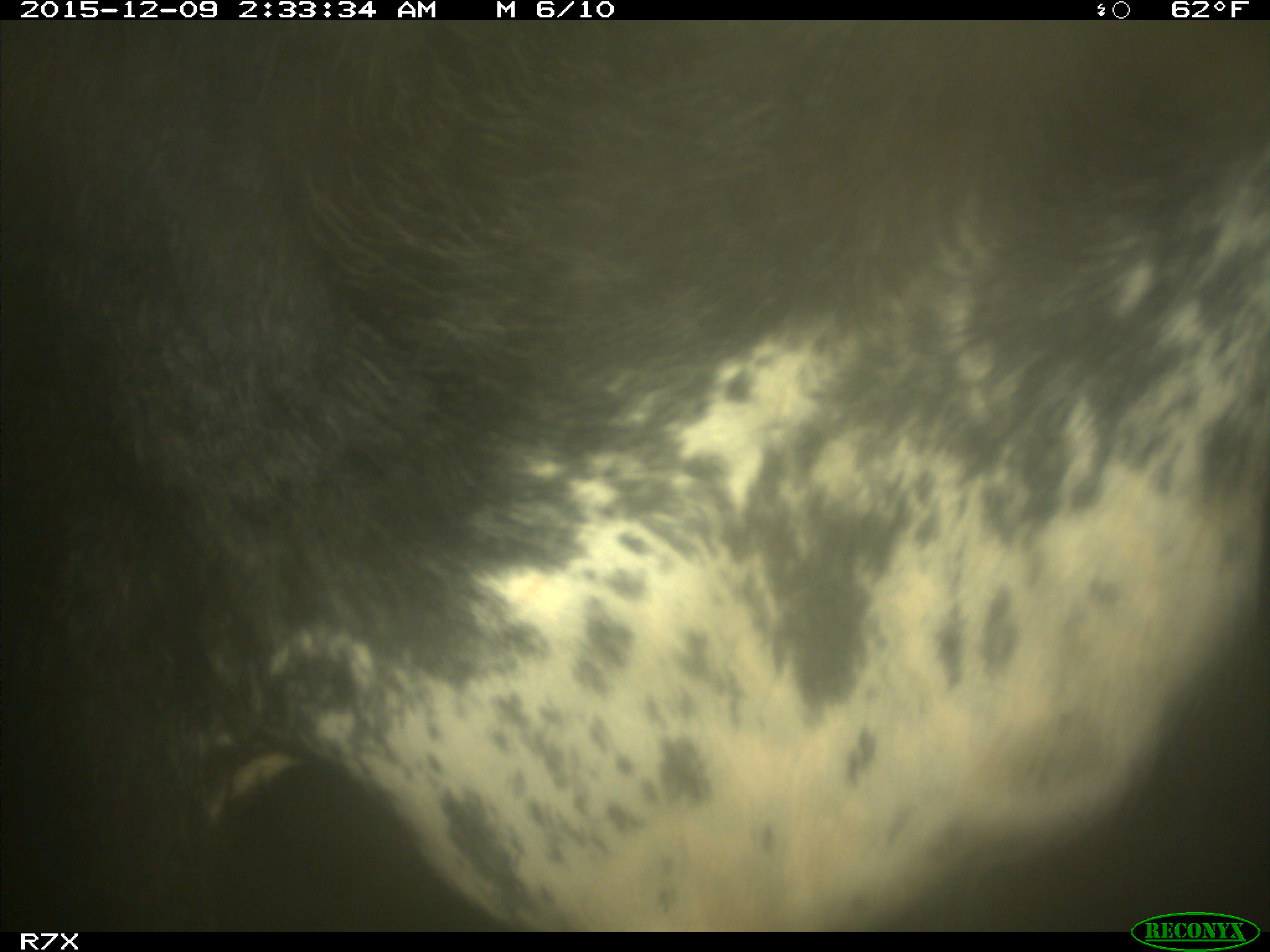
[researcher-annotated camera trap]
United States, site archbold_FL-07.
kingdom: Animalia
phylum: Chordata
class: Mammalia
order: Artiodactyla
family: Bovidae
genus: Bos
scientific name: Bos taurus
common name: domestic cow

* * * * * * *

**Work order:** The listing above is to be written out again exactly, with its pictures omitted.

**Solution for this exercise:**
[researcher-annotated camera trap]
United States, site archbold_FL-07.
kingdom: Animalia
phylum: Chordata
class: Mammalia
order: Artiodactyla
family: Bovidae
genus: Bos
scientific name: Bos taurus
common name: domestic cow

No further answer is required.